[EXTRACT]:

At the end of last week I got some information that confirmed my suspicions. Of course they were
bad suspicions. Of course... because do we ever have suspicions that are
good?
My bank statement confirmed my suspicions. I was indeed rolling in dough and able to live the life of my fantasies.
After reviewing the x-rays and lab tests, the doctor confirmed my suspicions that the pain in my leg was due to a gross lack of chocolate and ice cream in my diet.
Nope. It never works out like that.
Instead it goes something like this...
The lab results confirmed my suspicions that, in fact, I really do feel like crap for an actual reason that is measurable and quantifiable.
I have not been feeling like myself for several months now...since mid-November. You may not have noticed, and that's good. We animals are masters at hiding illnesses and vulnerabilities. It helps keep us safe from predators.
I've been feeling like this without even doing a hard workout.
And I've been looking like this, too :(
I've felt similarly before... a couple of times. I remember sitting in my OB/GYN's office two years ago. My baby was one year old and I was 47. I was holding two handouts that seemed pertinent and useful (
Menopause Facts and
Coping with Postpartum Depression), and I was crying when she came into the exam room. I held the booklets out as I turned my tear-streaked face toward her and pleaded, "Which one is me? What do I do?" She looked at them, looked at me, and said, "Wow...Yeah... I guess you really did a number on yourself, eh?" I know that sounds awfully unprofessional, but we have that kind of conversational relationship...which I love. It was at this appointment that anti-depressants were discussed for a second time (we had talked about using them to help with my migraines about two years earlier). This time I took the prescription and filled it.
Following a nightmare break-in period and significant dosage changes, the medication seemed to help immensely, and life held sunshine again. I started running. I was playing with my kids and looking forward to spending time with them. I did the laundry. I got to be ME. Then I started getting the migraines again. My anti-depressant doctor started bitching at me about
Imitrex. (I don't like this doctor...she is the opposite of my OB). So I decided to pursue other avenues regarding the migraines.
Enter
Neurogistics.

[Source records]

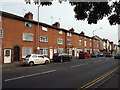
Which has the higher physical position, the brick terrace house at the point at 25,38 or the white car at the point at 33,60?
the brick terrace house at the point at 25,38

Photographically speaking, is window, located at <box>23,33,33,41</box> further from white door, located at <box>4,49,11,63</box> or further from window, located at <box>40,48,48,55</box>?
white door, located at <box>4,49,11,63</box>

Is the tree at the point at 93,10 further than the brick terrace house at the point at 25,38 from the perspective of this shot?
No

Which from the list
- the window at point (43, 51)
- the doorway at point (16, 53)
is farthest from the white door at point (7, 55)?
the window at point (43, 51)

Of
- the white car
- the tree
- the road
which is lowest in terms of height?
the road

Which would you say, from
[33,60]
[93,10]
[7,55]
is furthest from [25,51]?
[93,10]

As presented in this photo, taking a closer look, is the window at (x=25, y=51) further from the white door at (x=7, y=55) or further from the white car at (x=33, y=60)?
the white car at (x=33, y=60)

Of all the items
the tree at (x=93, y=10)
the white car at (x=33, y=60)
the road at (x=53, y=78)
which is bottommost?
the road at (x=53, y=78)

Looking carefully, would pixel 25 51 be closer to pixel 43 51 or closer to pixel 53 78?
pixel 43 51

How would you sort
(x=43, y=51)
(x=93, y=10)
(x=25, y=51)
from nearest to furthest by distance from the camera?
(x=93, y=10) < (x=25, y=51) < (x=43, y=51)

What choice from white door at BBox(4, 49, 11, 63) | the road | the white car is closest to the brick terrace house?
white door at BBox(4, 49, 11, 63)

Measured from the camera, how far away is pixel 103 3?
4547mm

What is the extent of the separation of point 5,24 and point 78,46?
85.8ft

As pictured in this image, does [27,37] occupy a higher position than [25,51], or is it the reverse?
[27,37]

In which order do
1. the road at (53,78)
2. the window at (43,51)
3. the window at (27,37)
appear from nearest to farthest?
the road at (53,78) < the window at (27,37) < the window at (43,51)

[YOUR ASSIGNMENT]:
Please answer these questions about the text on confirmed suspicions, one answer per line:
(a) Since when has the writer not been feeling like themselves?
(b) How old was the writer at the OB/GYN appointment two years ago?
(c) What medication did the anti-depressant doctor complain about?

[ANSWER SECTION]:
(a) Since mid-November
(b) 47
(c) Imitrex